Berücksichtigt man den bereits in den Jahren 2016-18 weitgehend unbemerkt gebliebenen dynamischen Anstieg der Sterbefälle in Europa (außer Island), dann fällt die Übersterblichkeit im Corona-Jahr 2020 deutlich geringer aus (Spalte „Exzess 3“). Im Vergleich zu diesem Maßstab war in Norwegen, Dänemark, Estland, Deutschland und Ungarn sogar eine Untersterblichkeit zu verzeichnen. Die Übersterblichkeit von Italien, der Schweiz und Österreichs sowie Schwedens sinkt dann auf eine geringe Größenordnung. Lediglich Island hat einen stärkeren Anstieg der Sterbefälle zu beklagen – der aber mit dem spezifischen Rückgang der Sterblichkeit in den Vorjahren zusammenhängt.

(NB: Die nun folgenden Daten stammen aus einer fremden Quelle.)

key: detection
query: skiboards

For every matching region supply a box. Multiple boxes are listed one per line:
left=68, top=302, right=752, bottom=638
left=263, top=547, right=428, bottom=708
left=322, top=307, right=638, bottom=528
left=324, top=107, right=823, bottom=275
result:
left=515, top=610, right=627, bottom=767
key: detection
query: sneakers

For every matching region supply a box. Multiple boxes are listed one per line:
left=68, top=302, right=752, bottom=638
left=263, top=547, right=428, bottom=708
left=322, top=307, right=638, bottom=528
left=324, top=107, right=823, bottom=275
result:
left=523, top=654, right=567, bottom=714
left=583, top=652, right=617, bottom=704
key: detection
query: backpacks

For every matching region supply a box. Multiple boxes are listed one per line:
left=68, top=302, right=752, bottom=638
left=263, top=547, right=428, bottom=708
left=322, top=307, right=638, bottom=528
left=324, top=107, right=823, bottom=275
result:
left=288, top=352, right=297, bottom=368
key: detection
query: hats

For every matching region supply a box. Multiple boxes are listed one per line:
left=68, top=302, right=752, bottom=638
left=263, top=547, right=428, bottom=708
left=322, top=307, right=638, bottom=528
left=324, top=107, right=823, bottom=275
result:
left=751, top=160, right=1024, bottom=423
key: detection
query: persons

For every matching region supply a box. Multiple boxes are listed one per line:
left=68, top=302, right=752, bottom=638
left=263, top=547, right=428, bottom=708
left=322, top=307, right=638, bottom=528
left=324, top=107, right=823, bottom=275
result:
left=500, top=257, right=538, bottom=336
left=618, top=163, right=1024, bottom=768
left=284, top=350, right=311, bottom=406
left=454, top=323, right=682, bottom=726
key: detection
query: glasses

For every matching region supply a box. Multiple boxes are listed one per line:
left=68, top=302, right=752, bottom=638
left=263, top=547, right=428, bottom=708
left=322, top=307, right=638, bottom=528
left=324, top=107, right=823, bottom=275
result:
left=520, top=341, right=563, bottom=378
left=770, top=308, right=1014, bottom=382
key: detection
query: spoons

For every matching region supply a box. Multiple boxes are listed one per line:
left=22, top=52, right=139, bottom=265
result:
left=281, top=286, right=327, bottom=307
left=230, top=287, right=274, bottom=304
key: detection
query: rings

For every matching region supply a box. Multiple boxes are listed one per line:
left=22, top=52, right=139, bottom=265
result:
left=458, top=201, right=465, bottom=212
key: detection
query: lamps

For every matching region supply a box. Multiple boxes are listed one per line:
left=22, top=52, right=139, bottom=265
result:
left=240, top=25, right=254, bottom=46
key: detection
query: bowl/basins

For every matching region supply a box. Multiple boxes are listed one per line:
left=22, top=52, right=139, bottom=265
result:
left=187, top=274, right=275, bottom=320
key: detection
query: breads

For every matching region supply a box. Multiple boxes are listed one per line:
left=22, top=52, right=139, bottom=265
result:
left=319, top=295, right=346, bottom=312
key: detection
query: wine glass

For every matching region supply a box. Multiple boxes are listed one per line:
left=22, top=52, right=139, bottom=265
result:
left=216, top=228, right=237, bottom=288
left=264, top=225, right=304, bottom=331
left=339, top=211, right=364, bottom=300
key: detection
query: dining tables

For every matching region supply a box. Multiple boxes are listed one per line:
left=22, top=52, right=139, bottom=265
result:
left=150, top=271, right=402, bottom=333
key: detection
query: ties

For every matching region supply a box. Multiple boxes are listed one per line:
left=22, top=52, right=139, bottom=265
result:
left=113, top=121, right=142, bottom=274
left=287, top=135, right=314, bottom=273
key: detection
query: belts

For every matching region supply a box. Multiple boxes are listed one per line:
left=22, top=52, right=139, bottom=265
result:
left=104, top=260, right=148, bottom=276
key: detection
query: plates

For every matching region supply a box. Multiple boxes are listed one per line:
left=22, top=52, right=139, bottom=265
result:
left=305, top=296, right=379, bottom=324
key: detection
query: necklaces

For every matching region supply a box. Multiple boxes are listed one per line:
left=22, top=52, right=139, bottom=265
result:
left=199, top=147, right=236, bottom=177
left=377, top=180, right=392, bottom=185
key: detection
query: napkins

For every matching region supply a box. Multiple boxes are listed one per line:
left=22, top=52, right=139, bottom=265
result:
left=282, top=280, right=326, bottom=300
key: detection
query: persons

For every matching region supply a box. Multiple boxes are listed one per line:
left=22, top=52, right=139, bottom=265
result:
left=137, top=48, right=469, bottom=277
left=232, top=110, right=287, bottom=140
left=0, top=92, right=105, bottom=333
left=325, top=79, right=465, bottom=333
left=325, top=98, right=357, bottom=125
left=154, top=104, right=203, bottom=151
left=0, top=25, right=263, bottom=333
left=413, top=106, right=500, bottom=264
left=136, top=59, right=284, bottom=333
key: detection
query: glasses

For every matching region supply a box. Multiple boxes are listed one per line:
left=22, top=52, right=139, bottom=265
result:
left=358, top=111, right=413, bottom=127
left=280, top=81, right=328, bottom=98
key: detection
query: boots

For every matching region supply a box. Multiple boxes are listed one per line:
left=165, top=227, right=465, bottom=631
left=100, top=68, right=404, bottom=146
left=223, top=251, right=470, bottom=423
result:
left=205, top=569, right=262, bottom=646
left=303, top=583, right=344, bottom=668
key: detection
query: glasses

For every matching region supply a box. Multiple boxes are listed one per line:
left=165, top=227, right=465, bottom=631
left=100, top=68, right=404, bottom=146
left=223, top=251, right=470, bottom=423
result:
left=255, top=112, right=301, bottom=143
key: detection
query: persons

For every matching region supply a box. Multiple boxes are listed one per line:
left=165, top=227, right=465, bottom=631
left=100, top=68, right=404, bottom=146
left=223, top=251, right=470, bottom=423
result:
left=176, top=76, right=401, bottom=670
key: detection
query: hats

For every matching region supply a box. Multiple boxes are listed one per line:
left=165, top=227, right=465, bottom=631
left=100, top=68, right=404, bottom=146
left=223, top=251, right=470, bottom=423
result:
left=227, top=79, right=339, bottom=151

In der Konsequenz läßt sich zusammenfassen, daß im Corona-Jahr 2020 eine Entwicklung er­kenn­bar wurde, die bereits in den Vorjahren unter dem Etikett der Grippewellen zumindest 2015 und 2018 dramatische Züge angenommen hatte, ohne das öffentliche Bewußtsein zu erreichen. Durch die Zuschreibung der Gefährlichkeit an ein neues Virus gelang es, das Phänomen der Sterblichkeit des modernen Menschen, seine Naturwüchsigkeit und seine Abhängigkeit von gesell­schaft­lichen wie auch biologischen (virologischen) Kontexten wieder ins Auge zu fassen – so sehr das nervt oder schmerzt. Im Rückblick erscheint die Fixierung auf das Coronavirus als vermeintlich einzige Gefahr übertrieben. Psychologisch reizt sie zur Abspaltung und Dissoziation, zur Aufsplitterung des gewohnten ganzheitlichen Lebensvollzuges der sich in Freiheit wähnenden Men­schen. Wie paradox mutet es an, daß im Zuge der Pandemiebekämpfung alles, was Leib und Seele gesund hält, Sport, Geselligkeit, sinnstiftende Tätigkeit, Genuß und Selbstwirksamkeitserleben verboten oder zumindest stark eingeschränkt wird?